- **Text passage**
In Black Athena, an audacious three-volume series that strikes at the
heart of today's most heated culture wars, Martin Bernal challenges
Eurocentric attitudes by calling into question two of the
longest-established explanations for the origins of classical
civilization. The Aryan Model, which is current today, claims that
Greek culture arose as the result of the conquest from the north by
Indo-European speakers, or "Aryans," of the native "pre-Hellenes." The
Ancient Model, which was maintained in Classical Greece, held that the
native population of Greece had initially been civilized by Egyptian
and Phoenician colonists and that additional Near Eastern culture had
been introduced to Greece by Greeks studying in Egypt and Southwest
Asia. Moving beyond these prevailing models, Bernal proposes a Revised
Ancient Model, which suggests that classical civilization in fact had
deep roots in Afroasiatic cultures.

This long-awaited third and final volume of the series is concerned
with the linguistic evidence that contradicts the Aryan Model of
ancient Greece. Bernal shows how nearly 40 percent of the Greek
vocabulary has been plausibly derived from two Afroasiatic
languages—Ancient Egyptian and West Semitic. He also reveals how these
derivations are not limited to matters of trade, but extended to the
sophisticatedlanguage of politics, religion, and philosophy. This
evidence, according to Bernal, confirms the fact that in Greece an
Indo-European people was culturally dominated by speakers of Ancient
Egyptian and West Semitic.

Provocative, passionate, and colossal in scope, this volume caps a
thoughtful rewriting of history that has been stirring academic and
political controversy since the publication of the first volume.

- **Problem details**
Retype everything in the Black Athena passage from "This long-awaited third" down to "the first volume.". The data after this point is separate material with no connection to the passage on Black Athena.

- **Given material**
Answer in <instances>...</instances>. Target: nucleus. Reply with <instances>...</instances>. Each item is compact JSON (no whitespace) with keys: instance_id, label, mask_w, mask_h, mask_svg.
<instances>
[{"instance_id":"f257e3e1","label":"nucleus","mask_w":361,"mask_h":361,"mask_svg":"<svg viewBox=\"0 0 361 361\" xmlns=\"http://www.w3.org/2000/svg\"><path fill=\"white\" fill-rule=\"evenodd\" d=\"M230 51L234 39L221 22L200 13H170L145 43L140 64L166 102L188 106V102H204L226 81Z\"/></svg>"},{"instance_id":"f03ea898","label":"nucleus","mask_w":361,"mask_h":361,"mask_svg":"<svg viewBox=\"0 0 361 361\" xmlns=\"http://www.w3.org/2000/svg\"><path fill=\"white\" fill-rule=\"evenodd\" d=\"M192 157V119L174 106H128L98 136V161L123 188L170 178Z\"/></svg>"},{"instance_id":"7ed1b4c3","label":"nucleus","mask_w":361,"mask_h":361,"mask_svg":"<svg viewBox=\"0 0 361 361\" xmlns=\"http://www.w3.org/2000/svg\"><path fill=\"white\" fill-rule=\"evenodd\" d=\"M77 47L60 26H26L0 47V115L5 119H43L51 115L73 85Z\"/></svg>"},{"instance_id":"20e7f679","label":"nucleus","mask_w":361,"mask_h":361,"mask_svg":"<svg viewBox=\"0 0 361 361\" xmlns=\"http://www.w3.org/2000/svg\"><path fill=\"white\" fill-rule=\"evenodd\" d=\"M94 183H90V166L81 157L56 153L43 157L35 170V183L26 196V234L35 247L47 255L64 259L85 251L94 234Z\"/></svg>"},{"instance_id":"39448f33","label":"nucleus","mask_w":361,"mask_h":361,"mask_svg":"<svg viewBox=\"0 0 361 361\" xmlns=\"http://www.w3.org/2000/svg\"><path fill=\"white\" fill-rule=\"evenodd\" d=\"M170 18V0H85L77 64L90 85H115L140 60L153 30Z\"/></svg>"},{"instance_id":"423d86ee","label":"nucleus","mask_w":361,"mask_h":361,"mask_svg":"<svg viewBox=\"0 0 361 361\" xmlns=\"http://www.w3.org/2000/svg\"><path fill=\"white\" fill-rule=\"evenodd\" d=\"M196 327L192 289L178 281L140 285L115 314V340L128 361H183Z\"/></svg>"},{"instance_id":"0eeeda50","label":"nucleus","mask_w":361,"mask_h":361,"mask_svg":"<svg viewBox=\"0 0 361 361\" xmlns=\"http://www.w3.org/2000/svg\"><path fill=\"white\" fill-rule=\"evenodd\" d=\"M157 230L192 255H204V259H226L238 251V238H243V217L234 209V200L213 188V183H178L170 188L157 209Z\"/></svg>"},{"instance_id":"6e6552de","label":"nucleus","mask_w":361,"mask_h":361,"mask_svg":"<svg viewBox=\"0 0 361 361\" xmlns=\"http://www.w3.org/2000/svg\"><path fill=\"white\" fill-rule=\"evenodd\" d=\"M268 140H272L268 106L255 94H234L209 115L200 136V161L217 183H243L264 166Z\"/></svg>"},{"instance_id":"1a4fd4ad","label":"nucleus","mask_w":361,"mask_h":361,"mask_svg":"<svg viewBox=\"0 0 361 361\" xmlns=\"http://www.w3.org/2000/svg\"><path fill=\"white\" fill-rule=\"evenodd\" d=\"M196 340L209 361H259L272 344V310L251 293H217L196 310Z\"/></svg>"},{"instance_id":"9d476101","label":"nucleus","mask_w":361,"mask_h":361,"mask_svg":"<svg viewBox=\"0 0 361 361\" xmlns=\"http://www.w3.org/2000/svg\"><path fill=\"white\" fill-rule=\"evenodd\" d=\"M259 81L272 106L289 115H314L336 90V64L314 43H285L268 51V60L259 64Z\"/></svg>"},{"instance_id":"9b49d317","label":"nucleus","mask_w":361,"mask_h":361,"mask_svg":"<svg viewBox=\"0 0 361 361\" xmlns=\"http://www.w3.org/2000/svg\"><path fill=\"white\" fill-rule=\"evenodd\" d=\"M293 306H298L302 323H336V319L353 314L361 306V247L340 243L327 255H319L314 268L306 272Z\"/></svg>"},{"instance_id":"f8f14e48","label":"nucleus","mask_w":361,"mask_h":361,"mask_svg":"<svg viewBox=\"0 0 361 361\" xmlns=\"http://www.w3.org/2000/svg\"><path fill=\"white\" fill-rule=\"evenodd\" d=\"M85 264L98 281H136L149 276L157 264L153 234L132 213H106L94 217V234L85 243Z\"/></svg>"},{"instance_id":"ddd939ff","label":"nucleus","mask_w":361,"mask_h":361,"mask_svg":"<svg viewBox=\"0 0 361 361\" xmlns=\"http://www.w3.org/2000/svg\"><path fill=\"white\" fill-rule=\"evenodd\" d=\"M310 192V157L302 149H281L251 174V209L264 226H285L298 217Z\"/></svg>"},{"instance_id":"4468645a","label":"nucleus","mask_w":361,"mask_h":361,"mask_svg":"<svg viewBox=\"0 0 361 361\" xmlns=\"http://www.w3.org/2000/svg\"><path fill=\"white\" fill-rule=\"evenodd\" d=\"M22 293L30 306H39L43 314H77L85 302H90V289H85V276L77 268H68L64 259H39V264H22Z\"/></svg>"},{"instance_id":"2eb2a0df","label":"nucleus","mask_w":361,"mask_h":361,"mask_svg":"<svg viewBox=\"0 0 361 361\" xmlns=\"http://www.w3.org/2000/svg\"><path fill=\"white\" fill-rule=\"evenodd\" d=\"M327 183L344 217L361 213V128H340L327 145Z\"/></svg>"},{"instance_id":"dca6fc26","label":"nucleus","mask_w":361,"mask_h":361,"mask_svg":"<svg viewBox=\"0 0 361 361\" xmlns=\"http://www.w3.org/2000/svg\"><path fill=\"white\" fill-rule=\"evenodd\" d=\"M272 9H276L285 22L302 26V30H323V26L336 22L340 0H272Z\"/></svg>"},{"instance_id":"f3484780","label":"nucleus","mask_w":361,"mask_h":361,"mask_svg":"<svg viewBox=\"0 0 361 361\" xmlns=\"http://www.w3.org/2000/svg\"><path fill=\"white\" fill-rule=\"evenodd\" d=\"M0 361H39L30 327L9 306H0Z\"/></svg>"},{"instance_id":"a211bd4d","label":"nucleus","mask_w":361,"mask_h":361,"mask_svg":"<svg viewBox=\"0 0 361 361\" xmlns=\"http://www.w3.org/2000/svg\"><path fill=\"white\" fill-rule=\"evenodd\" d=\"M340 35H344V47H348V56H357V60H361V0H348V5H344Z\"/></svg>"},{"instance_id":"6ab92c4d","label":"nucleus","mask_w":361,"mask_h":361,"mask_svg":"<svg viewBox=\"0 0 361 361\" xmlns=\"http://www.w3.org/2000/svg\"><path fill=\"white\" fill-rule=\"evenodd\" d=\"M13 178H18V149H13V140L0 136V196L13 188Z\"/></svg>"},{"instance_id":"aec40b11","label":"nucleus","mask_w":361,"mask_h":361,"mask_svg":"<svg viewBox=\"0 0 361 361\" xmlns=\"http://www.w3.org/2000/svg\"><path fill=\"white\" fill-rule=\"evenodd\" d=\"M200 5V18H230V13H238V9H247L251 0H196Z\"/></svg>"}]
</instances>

- **The completed task**
This long-awaited third and final volume of the series is concerned
with the linguistic evidence that contradicts the Aryan Model of
ancient Greece. Bernal shows how nearly 40 percent of the Greek
vocabulary has been plausibly derived from two Afroasiatic
languages—Ancient Egyptian and West Semitic. He also reveals how these
derivations are not limited to matters of trade, but extended to the
sophisticatedlanguage of politics, religion, and philosophy. This
evidence, according to Bernal, confirms the fact that in Greece an
Indo-European people was culturally dominated by speakers of Ancient
Egyptian and West Semitic.

Provocative, passionate, and colossal in scope, this volume caps a
thoughtful rewriting of history that has been stirring academic and
political controversy since the publication of the first volume.